Organogenesis – development of new organs, shoots and roots, from plant tissue. Steps – explant collection, callus initiation, organ initiation, hardening. For shoot production–Aux/CK <1, For root formation–Aux/CK >1

Somatic embryogenesis – An artificial process in which a plant/embryo is derived from
vegetative cells rather than from gametes. Steps – explant collection, callus initiation, embryo initiation, hardening.

Seed propagation

Seed propagation is the production of new plants from the seeds. the basic step of the seed propagation

1. Seed collection – seeds are collected and stored in dry and cool place.
2. Seed cleaning and treatment: remove any debris, remove any seed coat.
3. Sowing: The seeds are sown in containers, in the ground, depending on the type of plant.
4. Germination: The seeds will germinate and start to grow into young plants.
5. Hardening: new plants are growth under control environmental condition until transplanting in the field.

function of the seeds – contain the genetic material for the growth of a new plant, dormancy, food storage, protection for embryo and the stored foods, dispersal of seeds.

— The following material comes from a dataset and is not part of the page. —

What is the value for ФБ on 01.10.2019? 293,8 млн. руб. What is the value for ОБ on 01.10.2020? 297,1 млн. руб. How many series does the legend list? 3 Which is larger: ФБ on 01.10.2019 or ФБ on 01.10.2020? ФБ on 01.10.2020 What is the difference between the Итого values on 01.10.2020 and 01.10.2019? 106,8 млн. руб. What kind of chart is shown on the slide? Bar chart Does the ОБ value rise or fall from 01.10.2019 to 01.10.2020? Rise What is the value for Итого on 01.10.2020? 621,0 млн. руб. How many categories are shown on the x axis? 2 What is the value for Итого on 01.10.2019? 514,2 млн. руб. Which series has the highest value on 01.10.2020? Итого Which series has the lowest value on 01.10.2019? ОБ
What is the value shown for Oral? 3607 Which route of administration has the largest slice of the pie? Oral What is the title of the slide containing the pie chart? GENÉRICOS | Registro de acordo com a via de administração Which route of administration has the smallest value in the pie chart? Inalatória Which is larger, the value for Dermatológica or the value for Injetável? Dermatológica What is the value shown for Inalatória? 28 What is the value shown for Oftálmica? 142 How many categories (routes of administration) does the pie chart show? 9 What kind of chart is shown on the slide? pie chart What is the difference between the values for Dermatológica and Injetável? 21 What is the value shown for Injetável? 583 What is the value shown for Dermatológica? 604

Advantages of seed propagation

• Produce large number of plants that are beneficial for large scale commercial products.
• improve genetic variability.
• Seeds are used to preservation of species.
• cost effective and easy to use.
• produce diseases free plants because viral diseases are not usually transmitted through seeds, relatively few seed–borne diseases

Disadvantages of seed propagation

• Dormancy
• Slow growth
• phenotypic variability among species can negatively impact on large scale productions.
• All seed will not germinate.
• Some rare plants seeds are difficult to obtain
• longer production time than the vegetative propagation.

Seed quality

Ability to seed to germinate and grow into healthy, vigorous plant.

seed quality is mainly determined by the physical, physiological, and genetic attributes.

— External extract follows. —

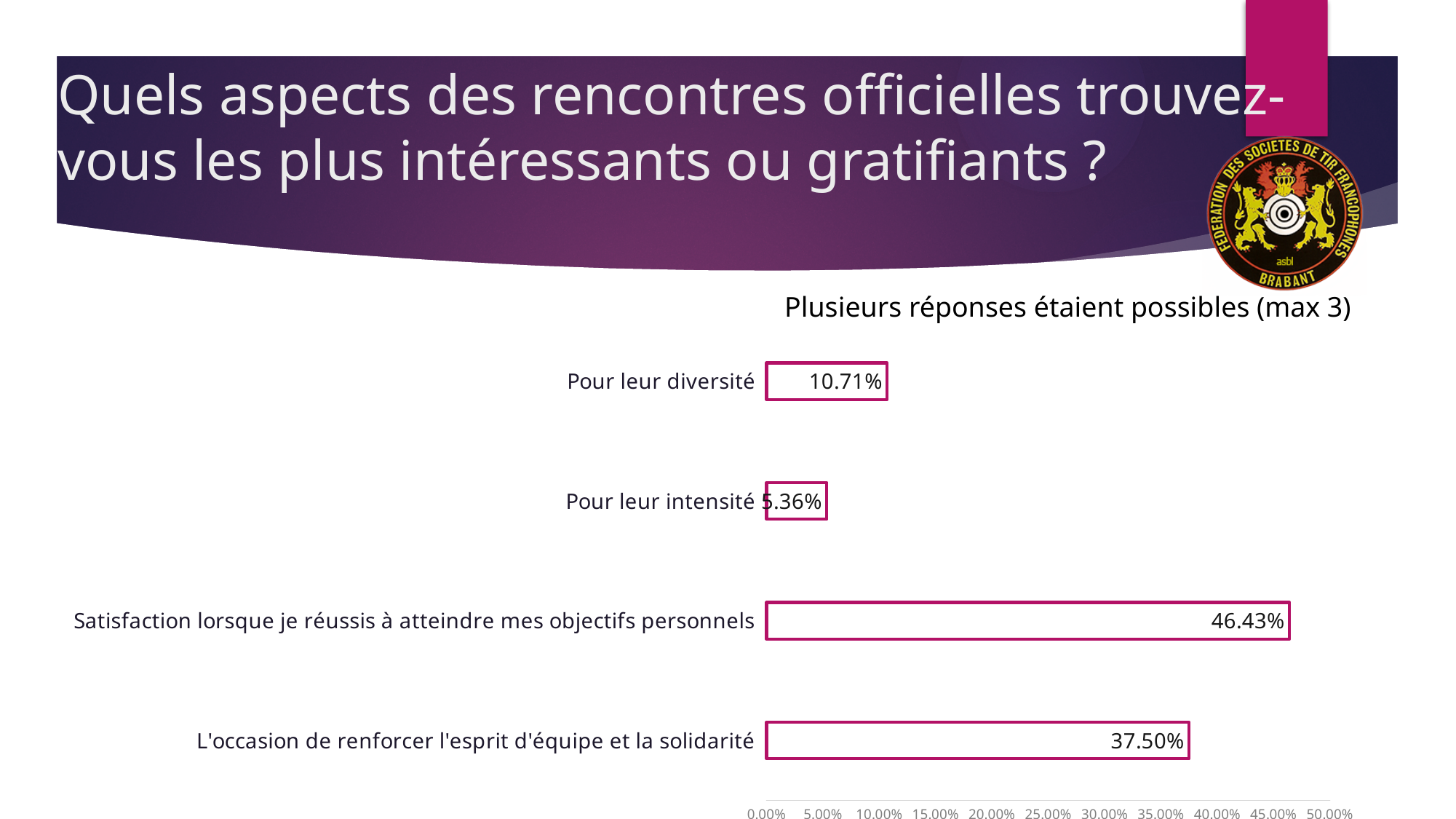
What is the value for "Pour leur diversité"? 10.71% Is the value for "L'occasion de renforcer l'esprit d'équipe et la solidarité" greater or less than 40.00%? less What is the highest value shown on the x axis? 50.00% What is the value for "L'occasion de renforcer l'esprit d'équipe et la solidarité"? 37.50% What is the value for "Satisfaction lorsque je réussis à atteindre mes objectifs personnels"? 46.43% Which category has the lowest value? Pour leur intensité Which category has the highest value? Satisfaction lorsque je réussis à atteindre mes objectifs personnels How many categories are shown in the chart? 4 What kind of chart is shown on the slide? bar chart What is the difference between the values for "Satisfaction lorsque je réussis à atteindre mes objectifs personnels" and "L'occasion de renforcer l'esprit d'équipe et la solidarité"? 8.93% What is the value for "Pour leur intensité"? 5.36% Which is larger: the value for "Pour leur diversité" or the value for "Pour leur intensité"? Pour leur diversité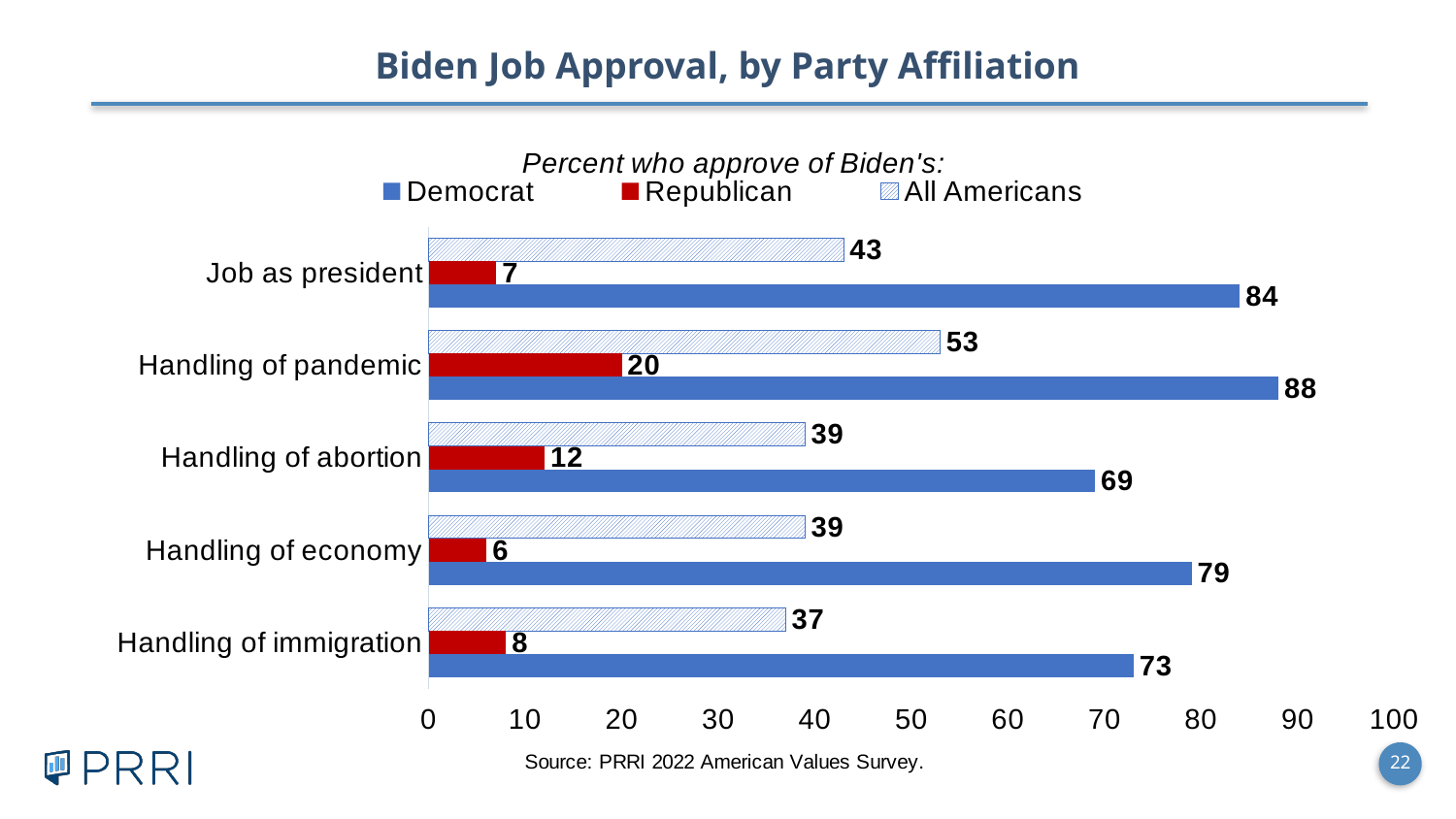
Is the Democrat value for handling of abortion greater or less than 60? greater What percent of All Americans approve of Biden's job as president? 43 Which category has the highest Democrat approval? Handling of pandemic Which category has the lowest Republican approval? Handling of economy What kind of chart is shown on the slide? Bar chart What percent of Republicans approve of Biden's handling of abortion? 12 What percent of Democrats approve of Biden's handling of the pandemic? 88 How many series does the legend list? 3 What is the difference between Democrat and Republican approval of Biden's job as president? 77 How many categories are shown on the chart? 5 What is the title of the chart? Biden Job Approval, by Party Affiliation Which is larger: All Americans' approval of handling of pandemic or of handling of immigration? Handling of pandemic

Physical attributes – consider the size, shape, color, texture, and seed coat thickness

Physiological attributes – viability (ability of the germination under favorable conditions), germination rate, and vigor. Seeds viability test – standard germination percentage, TTC test, Training embryo Seeds vigor concern with higher storability, successful field emergence, ability to perform well over a wide range of field conditions

Genetic attributes – Storability is mainly a genetically regulated characteristic of seeds, depending on their storability and moisture content seeds can be divided into 2 groups

Orthodox seeds – Usually are medium or long lived seeds, exhibit tolerance to desiccation, longevity is extended by gradual reduction in moisture content and exposing to low temperature

Recalcitrant seeds – Often are short–lived seeds, can be germinated immediately after seeds
are released

Seed dormancy – seed will not germinate even environmental condition is favourable to germinate.

Seed dormancy is two types

Physical dormancy (Exogenous factors )- Due hard seed coat, can be removed by naturally and artificially. Natural – weathering, forest fire, microbial interactions, digestive track of the animals. Artificial – Mechanical methods (rubbing), Hot water (77⁰C-100⁰C for 30 min), burning, use corrosive chemicals.

Physiological dormancy (Endogenous factors) – presence of inhibiting – Dry storage (to remove the volatile inhibitors) stratification – low temperature or directed to water flows to remove the inhibition (ABA), plant growth regulators (cytokinin, gibberellin), embryo rescue.